Just spotted this thread so here's my input.

We've stayed at this site several times over the past 5 yrs.

When entering Mimizan head south for the Heliport (also Fire Station). Out of season (now) everything is free.

Our daughter and family were there last week in my old recently sold to her for an absolute bargain price Elddis Autoquest 320 TD. They thought it was ace, and the weather was hot and sunny (and windy).

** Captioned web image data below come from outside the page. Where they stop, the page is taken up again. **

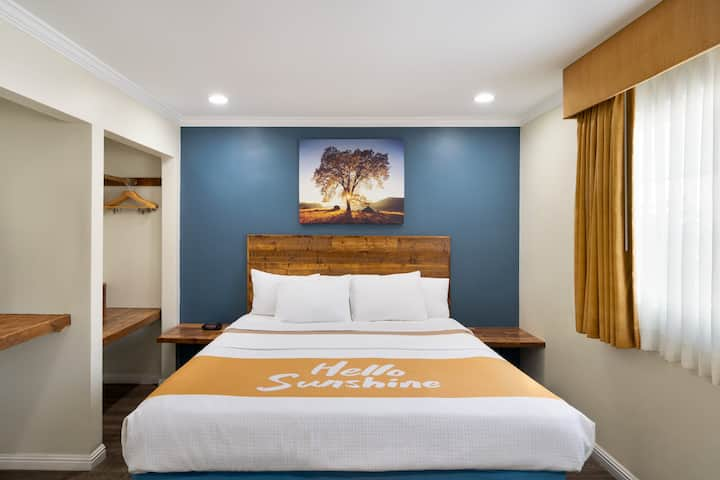 Cozy 1 King Bed Studio Suite in San Diego by SDSU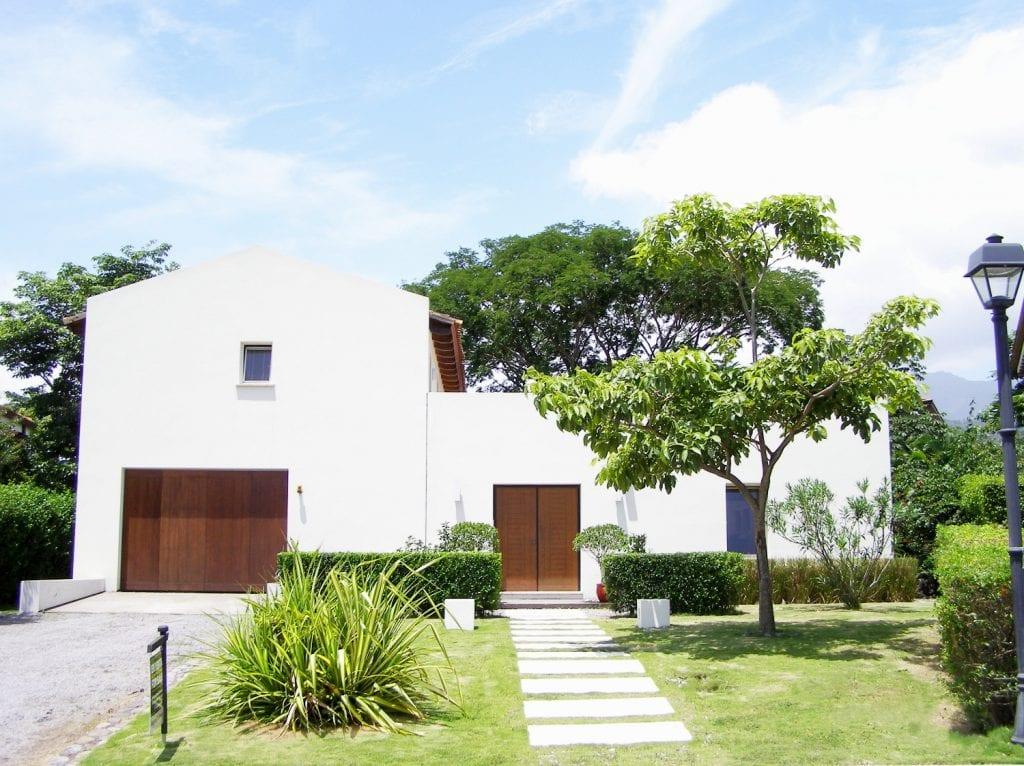 Casa De Lujo en venta Santa Ana en Condominio cerca de la
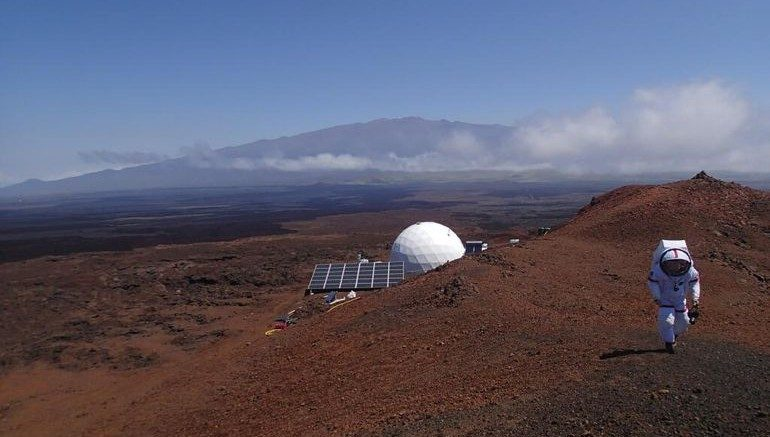 Simulated Mars Mission Crew Emerges After A Year Of Isolation-2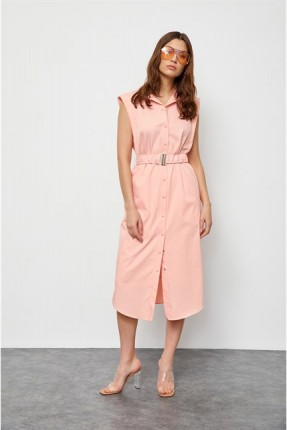 فستان مزين بنمط قميص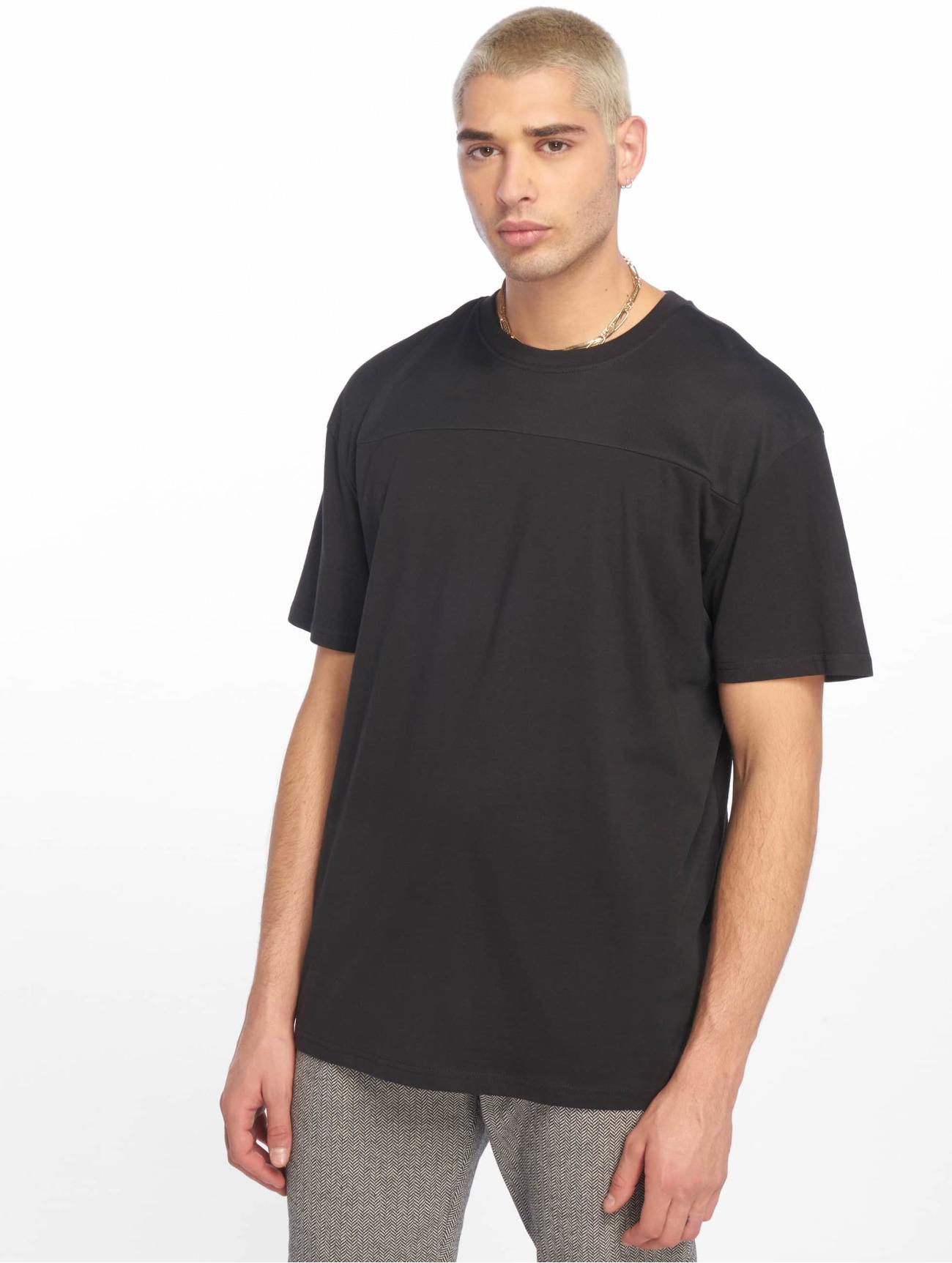 Urban Classics Överdel / T-shirt Mesh Panel i svart 636211 Män Överdelar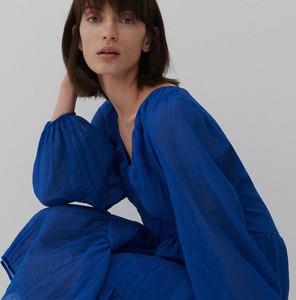 Niebieska sukienka Reserved z tkaniny z długim rękawem z kołnierzykiem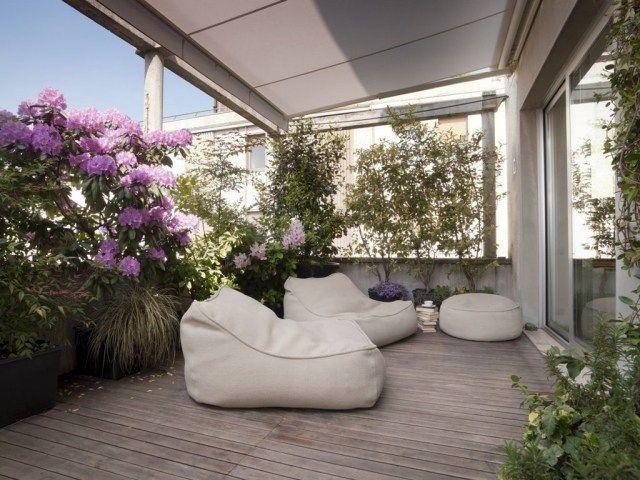 Pflanzen Sichtschutz Balkon Ziergras Rhododendron Markise Loggia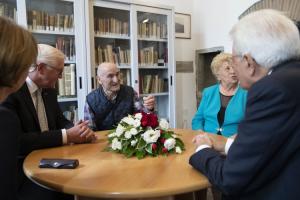 L'incontro dei due presidenti con i sopravvissuti delle stragi del 1944: Andrea Quartieri di Vinca, e Luisa Chinca di San Terenzo Monti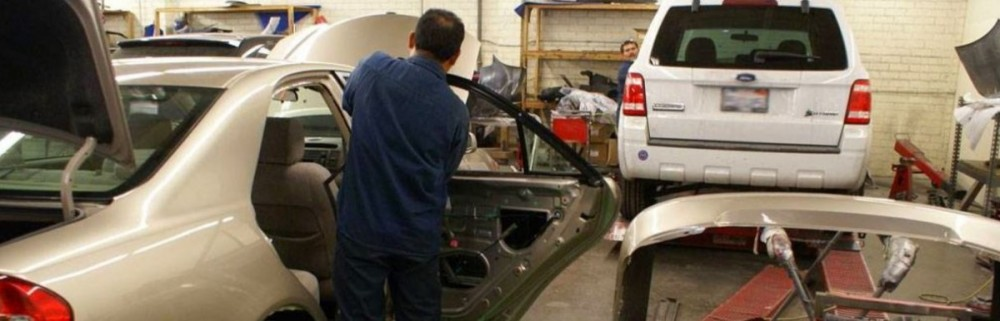 Here at Prestige Coach Craft, Marina Del Rey, CA, 90292, our body technicians are craftsman in quality repair.
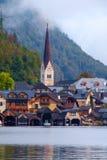 Hallstatt con Hallstatter vede nelle alpi austriache Fotografia Stock Libera da Diritti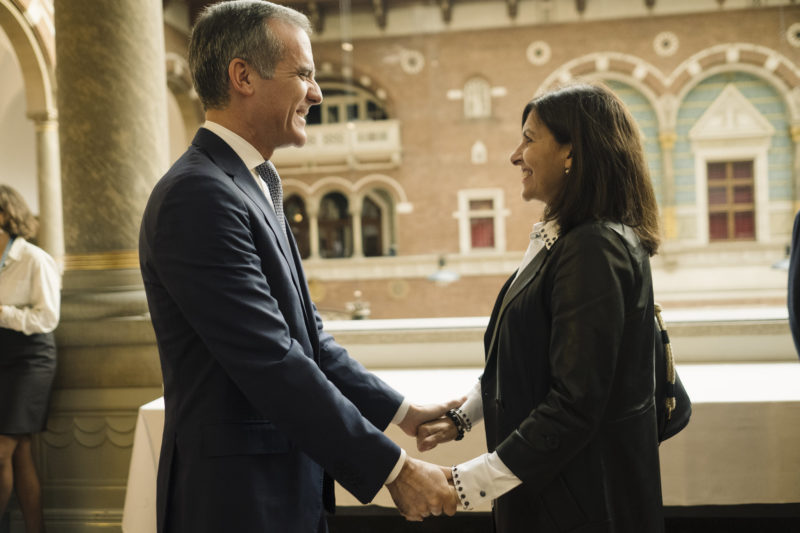 At the C40 World Mayors Summit, Mayor of Paris and C40 Chair Anne Hidalgo officially passed the baton to her friend and newly-announced Chair-Elect of C40, Mayor of Los Angeles Eric Garcetti.
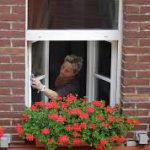 窓拭きを新聞紙で拭くときれいになる理由は?鏡のウロコ取りも出来る?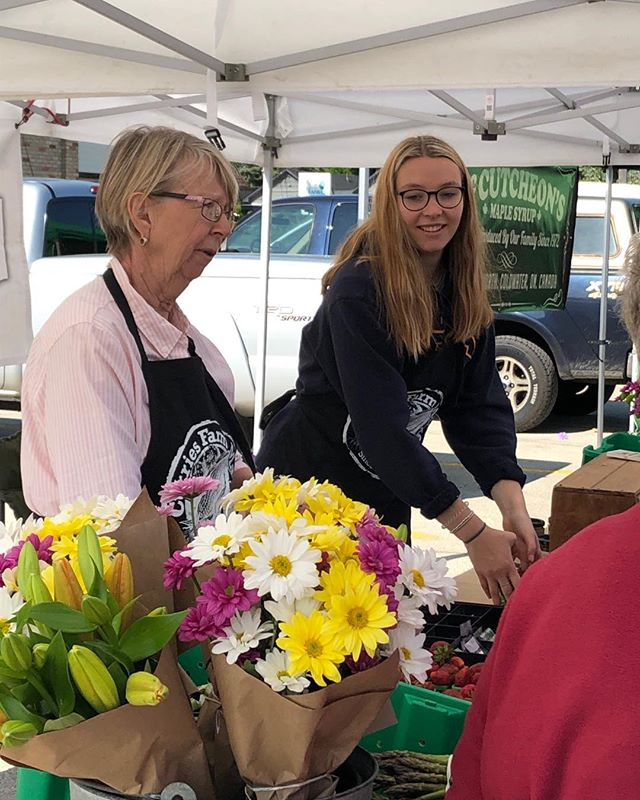 The sun is shining this morning at the Collingwood Farmers Market. Stop by our booth for fresh Ontario strawberries, just cut asparagus and beautiful flower bouquets. #local #farmfresh #lovewherewelive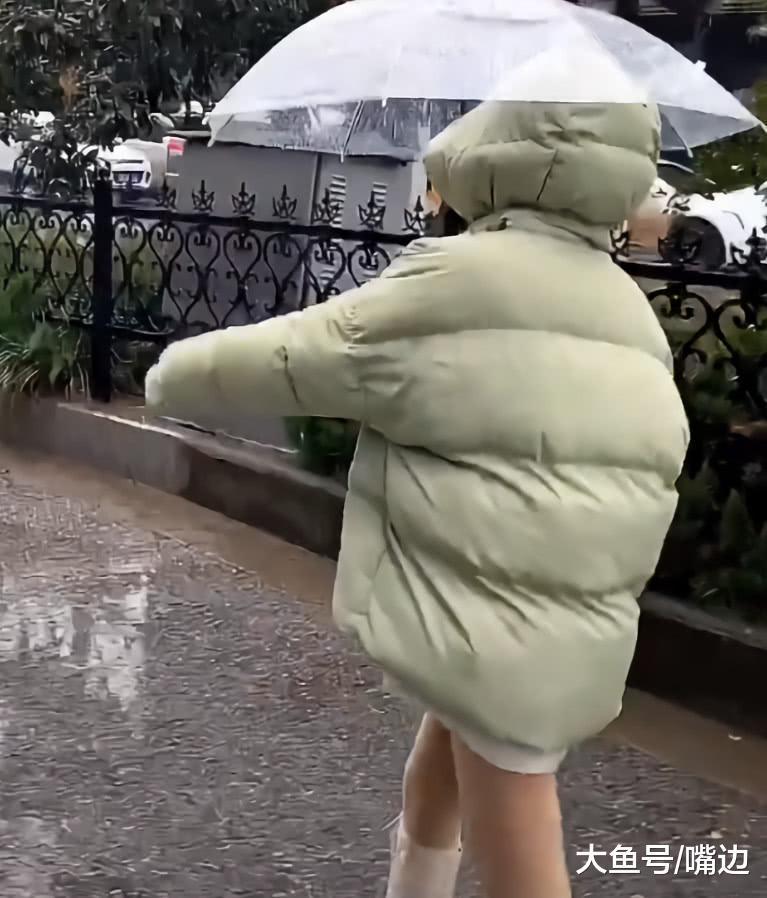 """羽绒服下面不穿外裤的穿法火了,她穿出双""""特级竹竿腿"""",巨细!"""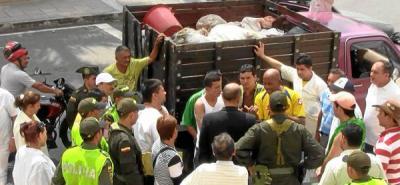 Vendedores de carne de Bucaramanga, 'embolatados' con residuos en descomposición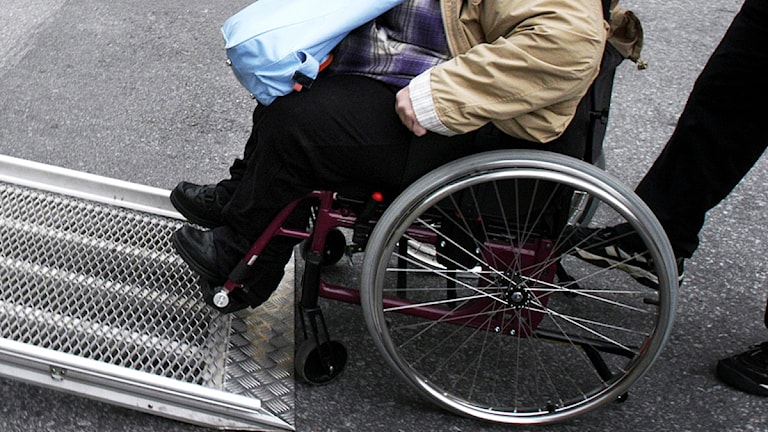 Kvinna körs in med sin rullstol i en färdtjänstbil. Arkivfoto: Malin Hoelstad/Scanpix.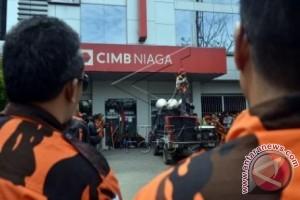 PEMUDA PANCASILA PROTES CIMB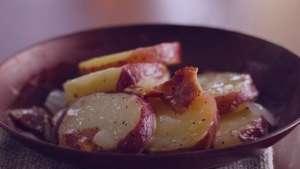 طرز تهیه سالاد گرم سیب زمینی , سالاد گرم سیب زمینی , دستور تهیه سالاد گرم سیب زمینی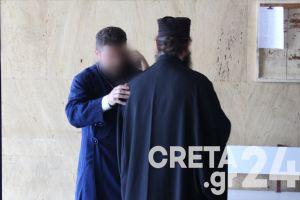 Απαράδεκτοι: Ποινή φυλάκισης εννέα μηνών στον ιερέα στην Κρήτη που έκανε κήρυγμα για την μάσκα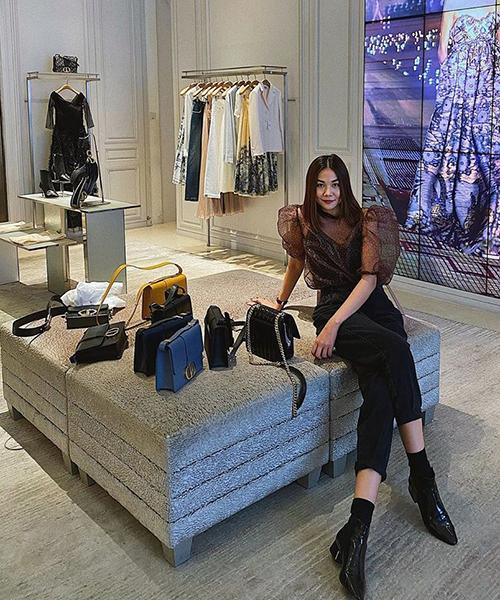 Thanh Hằng đổ tại Tết nên cô phải đi sắm một loạt túi xách mới. Siêu mẫu rước về 8 chiếc túi xách hàng hiệu mới của Dior - thương hiệu mà cô rất yêu thích vì có phong cách thanh lịch, sang trọng. Giá mỗi chiếc túi của Thanh Hằng giá khoảng từ 80 triệu đồng. Để sở hữu 8 chiếc túi, người đẹp cũng phải đầu tư đến nửa tỷ đồng.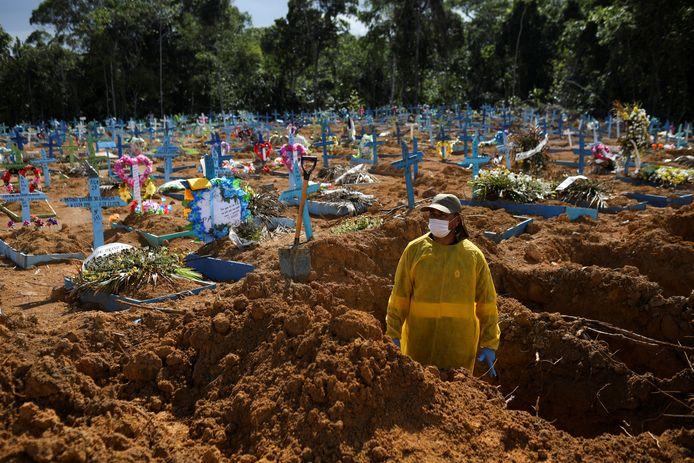 Een grafdelver aan het werk op de Parque Taruma begraafplaats.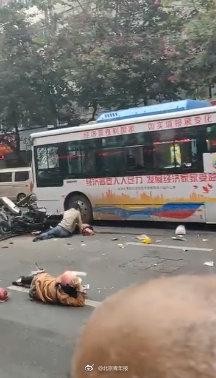 原标题:福建一公交车被劫持?警方:嫌疑人已被控制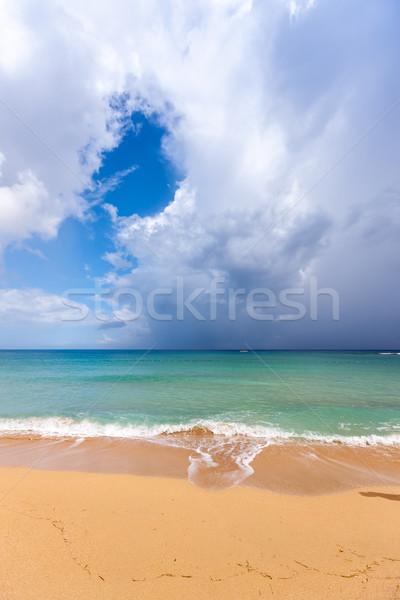 пляж Тропический остров синий воды песок облака Сток-фото © master1305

Wish we were there, have a good time.

regards

Allen


----------



## MOTORHOMER (May 9, 2005)

Hello if for any reason you travel further down the coast instead DO NOT STOP at the aire in Messanges itself. It is patrolled regularly throughout the day by the local police. They take registration details. We arrived there after midnight and parked up for the night making sure everything was secure. Glad we did. When we woke and Had a look around there was evidence of the less desirable travellers about. We later found out that there is a lot of crime there. probably why registration details were taken and frequent police patrolling. It was €8.50 p/n if i remember correctly and max stay was 24hours strictly enforced.

Motorhomer


----------



## 88966 (May 11, 2005)

Hi,

Have stayed there several times out of season, have never paid.
Have even had a free hook-up on one occasion.
It is very close to the local fire station and we have always felt secure.

If you want another a little further South, try Soustons Plage.


----------



## MOTORHOMER (May 9, 2005)

Stayed there a few nights as well. Treated to a spectacular firework display while we were there. Cost €8.50 p/n includes hook up water etc etc. This was in August this year. 


Motorhomer


----------